>> BEGIN

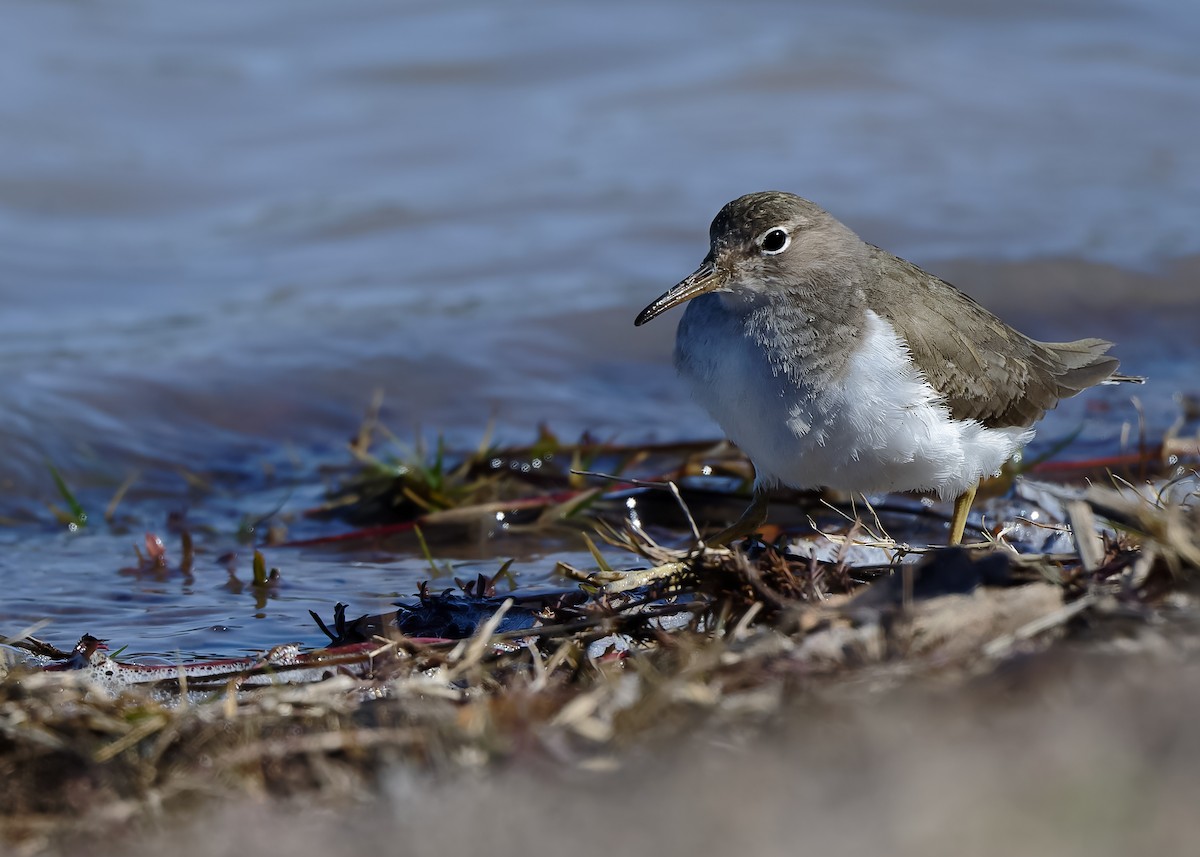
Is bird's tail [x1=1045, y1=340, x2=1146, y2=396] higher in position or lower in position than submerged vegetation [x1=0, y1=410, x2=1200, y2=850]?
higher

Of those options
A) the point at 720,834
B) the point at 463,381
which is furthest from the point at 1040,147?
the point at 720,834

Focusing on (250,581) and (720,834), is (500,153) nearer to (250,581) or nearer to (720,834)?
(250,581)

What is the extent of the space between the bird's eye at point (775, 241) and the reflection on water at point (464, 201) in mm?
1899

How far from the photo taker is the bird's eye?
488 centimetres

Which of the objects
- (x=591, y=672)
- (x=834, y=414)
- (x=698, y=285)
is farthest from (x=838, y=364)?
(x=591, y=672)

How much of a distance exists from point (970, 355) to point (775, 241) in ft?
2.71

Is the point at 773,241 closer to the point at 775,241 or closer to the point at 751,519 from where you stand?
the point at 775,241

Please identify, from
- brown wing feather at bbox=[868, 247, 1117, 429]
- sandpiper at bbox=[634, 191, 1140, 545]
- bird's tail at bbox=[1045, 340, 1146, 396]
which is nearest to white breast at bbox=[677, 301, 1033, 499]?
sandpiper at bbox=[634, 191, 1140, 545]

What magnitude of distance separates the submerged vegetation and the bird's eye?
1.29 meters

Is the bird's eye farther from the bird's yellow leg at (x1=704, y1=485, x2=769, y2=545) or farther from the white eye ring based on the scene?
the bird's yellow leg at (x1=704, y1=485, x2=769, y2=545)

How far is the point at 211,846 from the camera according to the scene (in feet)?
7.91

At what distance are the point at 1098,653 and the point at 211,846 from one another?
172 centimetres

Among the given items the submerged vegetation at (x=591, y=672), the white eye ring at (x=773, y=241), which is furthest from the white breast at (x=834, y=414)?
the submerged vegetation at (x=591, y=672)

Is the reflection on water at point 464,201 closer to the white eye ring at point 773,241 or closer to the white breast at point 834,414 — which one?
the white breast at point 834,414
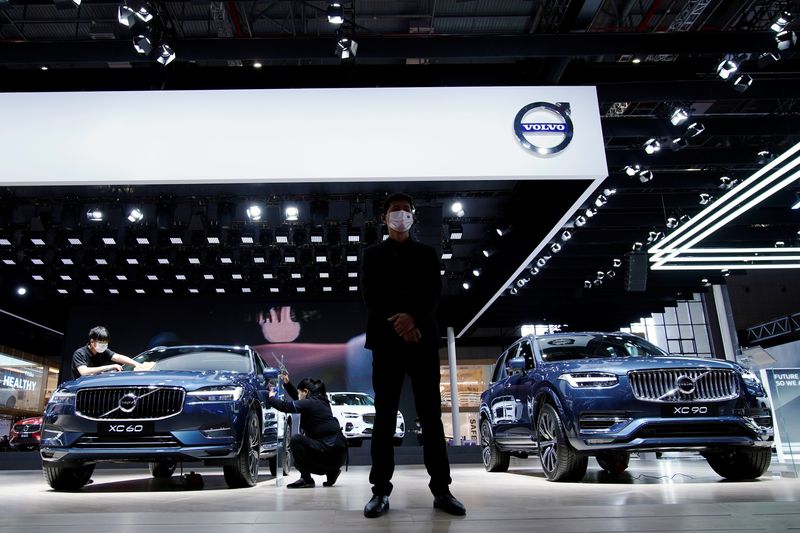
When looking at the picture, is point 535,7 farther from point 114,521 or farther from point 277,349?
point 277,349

>> END
>> BEGIN

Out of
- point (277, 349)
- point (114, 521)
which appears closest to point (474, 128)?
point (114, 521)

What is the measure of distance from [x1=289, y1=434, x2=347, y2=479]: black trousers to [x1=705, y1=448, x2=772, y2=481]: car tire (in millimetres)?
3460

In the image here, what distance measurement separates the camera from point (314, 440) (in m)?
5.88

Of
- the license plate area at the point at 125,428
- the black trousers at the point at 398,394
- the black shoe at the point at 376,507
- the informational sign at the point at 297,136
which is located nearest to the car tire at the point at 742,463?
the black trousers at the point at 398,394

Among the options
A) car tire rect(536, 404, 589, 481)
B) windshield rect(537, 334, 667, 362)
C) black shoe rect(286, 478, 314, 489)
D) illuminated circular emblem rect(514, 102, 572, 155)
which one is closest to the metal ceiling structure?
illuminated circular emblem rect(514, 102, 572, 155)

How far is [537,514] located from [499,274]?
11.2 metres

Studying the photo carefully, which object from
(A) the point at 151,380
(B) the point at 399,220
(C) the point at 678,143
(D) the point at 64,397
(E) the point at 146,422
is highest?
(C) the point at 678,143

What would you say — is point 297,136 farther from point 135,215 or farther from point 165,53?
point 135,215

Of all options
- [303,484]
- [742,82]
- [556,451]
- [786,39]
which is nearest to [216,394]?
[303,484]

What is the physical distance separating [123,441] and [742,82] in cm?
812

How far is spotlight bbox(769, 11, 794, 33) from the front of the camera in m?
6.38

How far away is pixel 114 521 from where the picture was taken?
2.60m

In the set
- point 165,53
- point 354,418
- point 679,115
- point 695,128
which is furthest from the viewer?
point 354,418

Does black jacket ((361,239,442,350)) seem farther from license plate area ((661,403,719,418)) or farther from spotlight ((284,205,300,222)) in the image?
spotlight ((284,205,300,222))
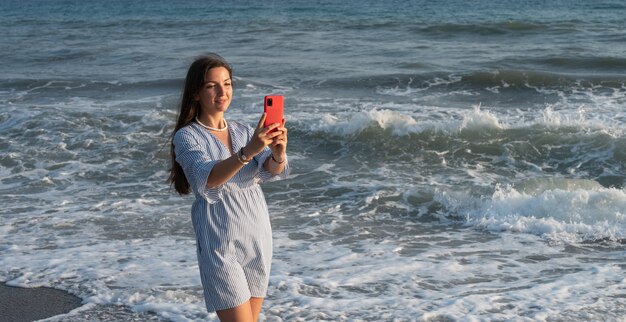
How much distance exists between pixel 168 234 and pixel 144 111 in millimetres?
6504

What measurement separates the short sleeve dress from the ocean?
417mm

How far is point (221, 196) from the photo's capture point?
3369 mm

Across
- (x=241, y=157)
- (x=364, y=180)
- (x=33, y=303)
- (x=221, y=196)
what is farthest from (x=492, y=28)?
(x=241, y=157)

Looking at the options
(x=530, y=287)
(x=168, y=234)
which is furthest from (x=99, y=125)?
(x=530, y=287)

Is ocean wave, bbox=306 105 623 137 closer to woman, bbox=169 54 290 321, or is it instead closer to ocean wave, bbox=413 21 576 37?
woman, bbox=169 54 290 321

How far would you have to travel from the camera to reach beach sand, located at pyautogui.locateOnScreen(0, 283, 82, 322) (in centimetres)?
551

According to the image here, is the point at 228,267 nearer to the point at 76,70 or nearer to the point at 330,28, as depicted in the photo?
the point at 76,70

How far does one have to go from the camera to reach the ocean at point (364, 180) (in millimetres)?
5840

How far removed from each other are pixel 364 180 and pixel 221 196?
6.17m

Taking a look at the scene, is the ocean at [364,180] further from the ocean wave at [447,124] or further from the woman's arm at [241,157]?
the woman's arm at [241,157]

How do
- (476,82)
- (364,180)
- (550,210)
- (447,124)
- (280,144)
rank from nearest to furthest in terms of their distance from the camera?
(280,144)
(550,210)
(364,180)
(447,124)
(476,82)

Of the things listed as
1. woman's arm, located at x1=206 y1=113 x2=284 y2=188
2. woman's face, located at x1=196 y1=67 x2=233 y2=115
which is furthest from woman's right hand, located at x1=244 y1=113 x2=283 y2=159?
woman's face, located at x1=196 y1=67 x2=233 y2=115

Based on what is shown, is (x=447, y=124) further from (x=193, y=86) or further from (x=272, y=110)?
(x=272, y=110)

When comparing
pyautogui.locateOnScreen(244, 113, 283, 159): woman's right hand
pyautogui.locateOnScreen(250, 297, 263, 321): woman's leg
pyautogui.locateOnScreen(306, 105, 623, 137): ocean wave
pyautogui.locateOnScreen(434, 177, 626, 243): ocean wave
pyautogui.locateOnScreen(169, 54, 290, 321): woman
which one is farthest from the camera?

>> END

WHAT THE TASK REQUIRES: Find each line above that contains the string "bbox" and copy it out in full. Case counts, so only lines that match "bbox" letter for letter in the same case should be copied.

ANSWER BELOW:
- brown wing feather at bbox=[868, 247, 1117, 429]
- sandpiper at bbox=[634, 191, 1140, 545]
- bird's tail at bbox=[1045, 340, 1146, 396]
which is nearest to white breast at bbox=[677, 301, 1033, 499]?
sandpiper at bbox=[634, 191, 1140, 545]
How far is spotlight bbox(769, 11, 794, 33) from the front of the camera in m?
Is ocean wave, bbox=306 105 623 137 closer to woman, bbox=169 54 290 321, or is it instead closer to ocean wave, bbox=413 21 576 37?
woman, bbox=169 54 290 321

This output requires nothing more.